## STATED EXERCISE:
Switch every "black tire" in the material below to "dark tire", and copy out all the lines with nothing else altered.

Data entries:
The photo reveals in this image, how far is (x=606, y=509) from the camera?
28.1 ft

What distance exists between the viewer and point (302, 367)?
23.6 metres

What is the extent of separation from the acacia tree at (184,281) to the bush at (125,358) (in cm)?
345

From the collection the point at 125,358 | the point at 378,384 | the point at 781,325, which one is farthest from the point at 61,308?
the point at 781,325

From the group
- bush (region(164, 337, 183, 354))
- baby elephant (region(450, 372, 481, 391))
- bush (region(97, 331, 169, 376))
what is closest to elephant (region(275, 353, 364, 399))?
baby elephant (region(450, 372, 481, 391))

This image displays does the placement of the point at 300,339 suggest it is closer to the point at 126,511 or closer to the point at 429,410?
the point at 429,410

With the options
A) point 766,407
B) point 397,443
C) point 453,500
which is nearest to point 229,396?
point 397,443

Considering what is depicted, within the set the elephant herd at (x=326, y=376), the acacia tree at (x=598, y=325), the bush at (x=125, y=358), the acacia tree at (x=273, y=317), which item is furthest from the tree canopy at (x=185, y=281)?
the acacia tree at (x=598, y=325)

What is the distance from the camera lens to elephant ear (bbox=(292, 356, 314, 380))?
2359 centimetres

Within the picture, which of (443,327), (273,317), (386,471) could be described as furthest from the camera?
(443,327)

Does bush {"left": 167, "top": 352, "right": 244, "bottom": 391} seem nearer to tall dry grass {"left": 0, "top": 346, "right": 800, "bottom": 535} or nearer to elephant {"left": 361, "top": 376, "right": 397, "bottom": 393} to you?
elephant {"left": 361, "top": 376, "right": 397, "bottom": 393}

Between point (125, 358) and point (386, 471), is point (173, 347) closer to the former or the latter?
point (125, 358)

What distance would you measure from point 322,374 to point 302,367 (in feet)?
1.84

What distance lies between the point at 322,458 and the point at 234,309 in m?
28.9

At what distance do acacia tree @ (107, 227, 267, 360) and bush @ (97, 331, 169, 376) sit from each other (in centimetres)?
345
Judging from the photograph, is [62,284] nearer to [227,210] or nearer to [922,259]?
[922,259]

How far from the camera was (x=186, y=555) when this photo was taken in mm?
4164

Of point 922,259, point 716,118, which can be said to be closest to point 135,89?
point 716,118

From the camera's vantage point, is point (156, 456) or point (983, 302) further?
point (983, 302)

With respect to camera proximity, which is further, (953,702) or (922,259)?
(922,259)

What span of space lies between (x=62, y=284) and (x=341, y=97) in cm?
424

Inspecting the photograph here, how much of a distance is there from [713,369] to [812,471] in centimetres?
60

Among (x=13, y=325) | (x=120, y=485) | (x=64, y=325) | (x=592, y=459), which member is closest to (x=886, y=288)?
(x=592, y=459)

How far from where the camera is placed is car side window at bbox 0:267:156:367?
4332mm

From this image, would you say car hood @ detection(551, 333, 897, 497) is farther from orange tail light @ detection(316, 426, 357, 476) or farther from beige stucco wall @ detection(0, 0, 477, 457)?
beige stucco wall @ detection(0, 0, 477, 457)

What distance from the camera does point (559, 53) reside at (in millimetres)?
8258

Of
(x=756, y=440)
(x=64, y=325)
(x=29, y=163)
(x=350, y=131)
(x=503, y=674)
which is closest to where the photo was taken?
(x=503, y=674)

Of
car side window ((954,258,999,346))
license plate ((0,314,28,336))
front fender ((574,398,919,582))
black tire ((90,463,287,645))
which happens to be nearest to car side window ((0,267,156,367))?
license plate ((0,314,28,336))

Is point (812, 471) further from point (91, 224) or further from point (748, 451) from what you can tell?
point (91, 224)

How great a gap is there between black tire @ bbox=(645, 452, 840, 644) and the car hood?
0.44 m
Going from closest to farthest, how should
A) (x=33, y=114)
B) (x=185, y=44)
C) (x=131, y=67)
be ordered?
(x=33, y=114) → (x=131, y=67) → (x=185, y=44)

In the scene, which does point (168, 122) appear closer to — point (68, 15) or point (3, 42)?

## ANSWER FOR THIS EXERCISE:
The photo reveals in this image, how far is (x=606, y=509) from the camera?
28.1 ft

What distance exists between the viewer and point (302, 367)?
23.6 metres

What is the extent of separation from the acacia tree at (184,281) to the bush at (125,358) (in cm)?
345

From the collection the point at 125,358 | the point at 378,384 | the point at 781,325, which one is farthest from the point at 61,308?
the point at 781,325

From the group
- bush (region(164, 337, 183, 354))
- baby elephant (region(450, 372, 481, 391))
- bush (region(97, 331, 169, 376))
what is closest to elephant (region(275, 353, 364, 399))?
baby elephant (region(450, 372, 481, 391))

This image displays does the placement of the point at 300,339 suggest it is closer to the point at 126,511 or closer to the point at 429,410?
the point at 429,410

With the options
A) point 766,407
B) point 397,443
C) point 453,500
which is nearest to point 229,396?
point 397,443

Considering what is depicted, within the set the elephant herd at (x=326, y=376), the acacia tree at (x=598, y=325), the bush at (x=125, y=358), the acacia tree at (x=273, y=317), which item is furthest from the tree canopy at (x=185, y=281)?
the acacia tree at (x=598, y=325)

What is the distance from the camera lens to elephant ear (bbox=(292, 356, 314, 380))?
2359 centimetres

Within the picture, which of (443,327), (273,317), (386,471) could be described as furthest from the camera?
(443,327)

Does bush {"left": 167, "top": 352, "right": 244, "bottom": 391} seem nearer to tall dry grass {"left": 0, "top": 346, "right": 800, "bottom": 535} or nearer to elephant {"left": 361, "top": 376, "right": 397, "bottom": 393} to you?
elephant {"left": 361, "top": 376, "right": 397, "bottom": 393}

Between point (125, 358) and point (386, 471), is point (173, 347) closer to the former or the latter?
point (125, 358)

What distance would you measure from point 322,374 to point 302,367 (in feet)?
1.84

What distance lies between the point at 322,458 and the point at 234,309 in m?
28.9

At what distance do acacia tree @ (107, 227, 267, 360) and bush @ (97, 331, 169, 376) sit from each other (in centimetres)?
345
Judging from the photograph, is [62,284] nearer to [227,210] or nearer to [922,259]?
[922,259]

How far from the camera was (x=186, y=555) when this photo was taken in mm?
4164

Of point 922,259, point 716,118, which can be said to be closest to point 135,89?
point 716,118

From the camera's vantage point, is point (156, 456) or point (983, 302) further?
point (983, 302)

With respect to camera proximity, which is further, (953,702) or (922,259)?
(922,259)

What span of space lies between (x=62, y=284) and (x=341, y=97) in cm?
424

Inspecting the photograph here, how much of a distance is there from [713,369] to [812,471] in centimetres?
60

Among (x=13, y=325) | (x=120, y=485) | (x=64, y=325) | (x=592, y=459), which member is closest to (x=886, y=288)?
(x=592, y=459)

How far from where the camera is placed is car side window at bbox 0:267:156:367?
4332mm

From this image, would you say car hood @ detection(551, 333, 897, 497) is farther from orange tail light @ detection(316, 426, 357, 476) or farther from beige stucco wall @ detection(0, 0, 477, 457)?
beige stucco wall @ detection(0, 0, 477, 457)

What distance from the camera does point (559, 53) reside at (in millimetres)?
8258

Of
(x=756, y=440)
(x=64, y=325)
(x=29, y=163)
(x=350, y=131)
(x=503, y=674)
which is closest to where the photo was taken?
(x=503, y=674)

Of
car side window ((954,258,999,346))
license plate ((0,314,28,336))
front fender ((574,398,919,582))
dark tire ((90,463,287,645))
which happens to be nearest to car side window ((0,267,156,367))?
license plate ((0,314,28,336))

Is point (812, 471) further from point (91, 224) or further from point (748, 451) from what you can tell?
point (91, 224)

How great a gap is there between dark tire @ bbox=(645, 452, 840, 644) and the car hood?
0.44 m
Going from closest to farthest, how should
A) (x=33, y=114)
B) (x=185, y=44)
C) (x=131, y=67)
be ordered?
(x=33, y=114) → (x=131, y=67) → (x=185, y=44)

In the scene, which does point (168, 122) appear closer to — point (68, 15) or point (3, 42)?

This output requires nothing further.